Jay Leno can speak from experience regarding vintage Bentleys, as he owns several. And in his opinion, the Vincent Black Prince lives up to its ‘two-wheeled Bentley’ appellation.

For one, the windshield and body panels genuinely make for a refined, comfortable touring experience. The curved windshield blocks high-speed winds very effectively, and even strong crosswinds don’t bother the Vincent Black Prince. Its upright riding position makes it great over short and long distances, too.

Also, its V-twin feels like it has more than 55 hp, likely due to its low-end torque. “No matter what gear you’re in, you’re never lugging this thing,” Leno says. It’s “eminently rebuildable” as well, he notes, and makes a delightful burble. And around 75 mph, the Black Prince “settles in and any vibration goes away,” Leno reports.

Back in the day, Ettore Bugatti called Bentleys “the world’s fastest [trucks].” Today’s Bentleys are significantly more refined if no less effortlessly fast. And age-related quirks aside, the Black Prince fits right in with that crowd.

One of the rarest Black Shadows, the Vincent Black Prince has a price to match its name

Philip C. Vincent with a 1954 Vincent Black Prince at the 1954 Earl's Court Cycle and Motorcycle Show
Philip C. Vincent with a 1954 Vincent Black Prince | L. Blandford/Topical Press Agency/Hulton Archive/Getty Images

Despite the Vincent Black Prince’s strengths, riders couldn’t see past its looks. And fiberglass supply issues didn’t help matters, either. As a result, sales were poor.

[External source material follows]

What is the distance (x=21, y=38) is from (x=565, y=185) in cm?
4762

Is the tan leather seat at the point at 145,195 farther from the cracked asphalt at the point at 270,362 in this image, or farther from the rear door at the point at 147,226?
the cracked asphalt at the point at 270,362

Sources differ on how many Black Princes left the factory before Vincent ended all motorcycle production right before Christmas 1955. Mecum claims the company made 120 examples, while others peg production at 200 examples. But even that higher figure makes the Black Prince one of the rarest Black Shadow variants apart from the earliest Series A models.

That rarity also translates to higher market values. You can buy a good-to-excellent condition ‘regular’ Series D Black Shadow for $50-$65K, Hagerty reports. But a Black Prince in similar condition usually goes for $70-$81K. And Mecum has auctioned several Black Princes off for well over $100,00.

Bentley by association, Bentley by price, it seems.